Image from RAINN
I’m one of those women. You know, the bothersome type who have used #metoo. I have to admit, even though I’ve experienced harassment, at least a half dozen times, I’ve never been raped. Think about that for a minute.
I. Am. Lucky. Because. I. Have. Never. Been. Raped.
I wonder how many times you thought to yourself: She wants it. I’m rich. I can have any woman. They are lucky that I’m interested in them at all. Because, hey, if a rich guy like me finds them attractive, well then, they must be worth more than those other women that don’t merit a second look.
I was 16 when my mom’s doctor tried to kiss me. In a parking lot. I was on my way to work. I dodged his toad lips. I told my boss; she revoked his membership. I was lucky.
I was 17 when my sister’s college boyfriend groped my breasts and ass. She was standing next to us, clueless. That time, I was so shocked, I had no idea how to react. She eventually broke up with him and married a nicer guy. Sort of lucky.

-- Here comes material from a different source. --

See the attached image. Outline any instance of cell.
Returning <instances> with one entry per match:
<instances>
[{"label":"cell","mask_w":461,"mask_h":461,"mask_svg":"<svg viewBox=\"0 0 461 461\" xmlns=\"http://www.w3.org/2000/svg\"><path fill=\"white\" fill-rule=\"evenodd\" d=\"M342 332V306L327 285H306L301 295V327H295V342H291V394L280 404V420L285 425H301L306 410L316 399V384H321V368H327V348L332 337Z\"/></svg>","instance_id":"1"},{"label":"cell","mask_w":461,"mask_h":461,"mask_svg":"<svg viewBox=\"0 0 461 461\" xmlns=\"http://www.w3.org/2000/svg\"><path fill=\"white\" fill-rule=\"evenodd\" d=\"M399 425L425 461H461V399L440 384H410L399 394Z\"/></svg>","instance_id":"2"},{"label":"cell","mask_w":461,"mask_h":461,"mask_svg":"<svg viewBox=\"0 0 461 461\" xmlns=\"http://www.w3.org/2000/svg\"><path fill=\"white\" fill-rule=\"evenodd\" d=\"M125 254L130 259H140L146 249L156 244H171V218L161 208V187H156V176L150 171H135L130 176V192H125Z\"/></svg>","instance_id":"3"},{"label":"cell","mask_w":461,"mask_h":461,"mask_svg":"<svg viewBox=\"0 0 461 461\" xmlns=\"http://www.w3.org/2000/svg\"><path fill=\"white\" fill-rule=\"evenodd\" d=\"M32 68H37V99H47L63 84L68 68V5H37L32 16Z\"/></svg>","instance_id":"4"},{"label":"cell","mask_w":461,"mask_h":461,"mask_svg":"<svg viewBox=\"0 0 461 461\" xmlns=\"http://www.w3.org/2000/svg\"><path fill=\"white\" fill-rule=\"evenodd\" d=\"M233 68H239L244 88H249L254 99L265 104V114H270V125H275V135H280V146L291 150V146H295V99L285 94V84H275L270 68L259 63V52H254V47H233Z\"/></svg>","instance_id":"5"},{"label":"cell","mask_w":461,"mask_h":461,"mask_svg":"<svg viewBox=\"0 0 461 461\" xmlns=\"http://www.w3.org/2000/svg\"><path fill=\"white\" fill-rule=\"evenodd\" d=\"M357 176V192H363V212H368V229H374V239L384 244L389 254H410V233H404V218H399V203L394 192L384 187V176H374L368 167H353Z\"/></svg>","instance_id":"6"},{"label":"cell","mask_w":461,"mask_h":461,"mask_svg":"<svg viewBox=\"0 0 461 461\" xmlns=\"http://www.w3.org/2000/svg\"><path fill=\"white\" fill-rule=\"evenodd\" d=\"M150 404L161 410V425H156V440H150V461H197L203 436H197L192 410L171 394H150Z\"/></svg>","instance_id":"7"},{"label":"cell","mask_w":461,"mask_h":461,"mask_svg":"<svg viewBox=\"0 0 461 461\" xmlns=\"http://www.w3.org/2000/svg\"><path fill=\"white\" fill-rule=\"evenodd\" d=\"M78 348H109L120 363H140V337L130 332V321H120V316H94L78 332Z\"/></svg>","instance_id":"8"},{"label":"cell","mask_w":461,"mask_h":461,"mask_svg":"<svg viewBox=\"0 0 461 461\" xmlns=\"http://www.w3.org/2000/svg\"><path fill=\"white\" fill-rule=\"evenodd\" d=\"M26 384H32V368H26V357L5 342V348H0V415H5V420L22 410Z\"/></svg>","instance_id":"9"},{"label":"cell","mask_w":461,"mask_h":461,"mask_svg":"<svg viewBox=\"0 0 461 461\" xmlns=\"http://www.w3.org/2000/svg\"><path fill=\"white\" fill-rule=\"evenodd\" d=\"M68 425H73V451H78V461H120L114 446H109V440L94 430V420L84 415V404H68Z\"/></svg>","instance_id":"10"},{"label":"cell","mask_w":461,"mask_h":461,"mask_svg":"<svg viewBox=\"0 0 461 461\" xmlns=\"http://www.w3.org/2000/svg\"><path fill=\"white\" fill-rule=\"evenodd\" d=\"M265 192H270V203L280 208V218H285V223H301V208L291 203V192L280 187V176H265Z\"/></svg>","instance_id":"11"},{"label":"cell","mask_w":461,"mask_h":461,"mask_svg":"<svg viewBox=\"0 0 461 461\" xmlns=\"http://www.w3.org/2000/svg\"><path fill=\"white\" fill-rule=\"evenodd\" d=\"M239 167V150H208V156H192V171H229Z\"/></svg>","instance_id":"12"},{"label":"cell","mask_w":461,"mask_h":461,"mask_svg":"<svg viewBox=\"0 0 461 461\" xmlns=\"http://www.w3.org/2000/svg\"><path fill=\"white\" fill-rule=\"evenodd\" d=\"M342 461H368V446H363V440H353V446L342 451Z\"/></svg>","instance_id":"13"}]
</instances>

I was 19 and at a college party and I turned around and some frat guy grabbed both of my breasts. In public. He had an on-going bet with his friends to see how many women he could feel up. He walked away, laughing. I kicked him in the Achilles’ tendon. Hard. With silver-tipped cowboy boots. I was lucky.
I was also lucky that my parents raised my sisters and I to be strong, opinionated, self-assured women. This rearing stood me in good stead when alone on a dorm elevator, three big ten football players got on. They surrounded me, asking me if I wanted to go down. I was 98 pounds and stood at 5’3″. I told them to fuck off; they laughed and got out of my way when my floor came up. I was extremely lucky.
You know who wasn’t lucky? My roommate. She was at a party. Someone slipped something into her beer. She woke in a frat house. She’d been raped. She walked around campus for a year. She tried to handle the attack on her own. She never told us. She would see her rapist on campus, and he would wave at her, all happy, like he hadn’t done anything wrong.
One night, we were at a bar. She saw him. She lost it. She turned to me and our other roommates and said, “That guy raped me.” He waved at her and winked, she smiled back and walked over to him. Then, she smashed her beer bottle over his head. My other roommate kicked him where it counted most, and I explained the situation to the bouncers. That guy, Joe Fratboy, was banned from the bar, a big deal when you go to a big ten school. I drove my friend to the E.R. where she had to endure stitches on her finger from the broken beer bottle. She was not lucky.
I’ve been groped, and felt up, and verbally intimidated, and pawed at, and pinched, and so-many-other-fucking-things-that-I-need-a-thesaurus-to-name-them-all. And I feel lucky? Do you think, you self-admitted grabber of pussies, that the women you physically harassed feel lucky?
Let me answer that for you: no, they are pissed.
Oops. I forgot. According to you, these we women are lying. Because, really, it is so much fun to tell others about when we’ve been sexually assaulted. We ALL know who the @realliar is.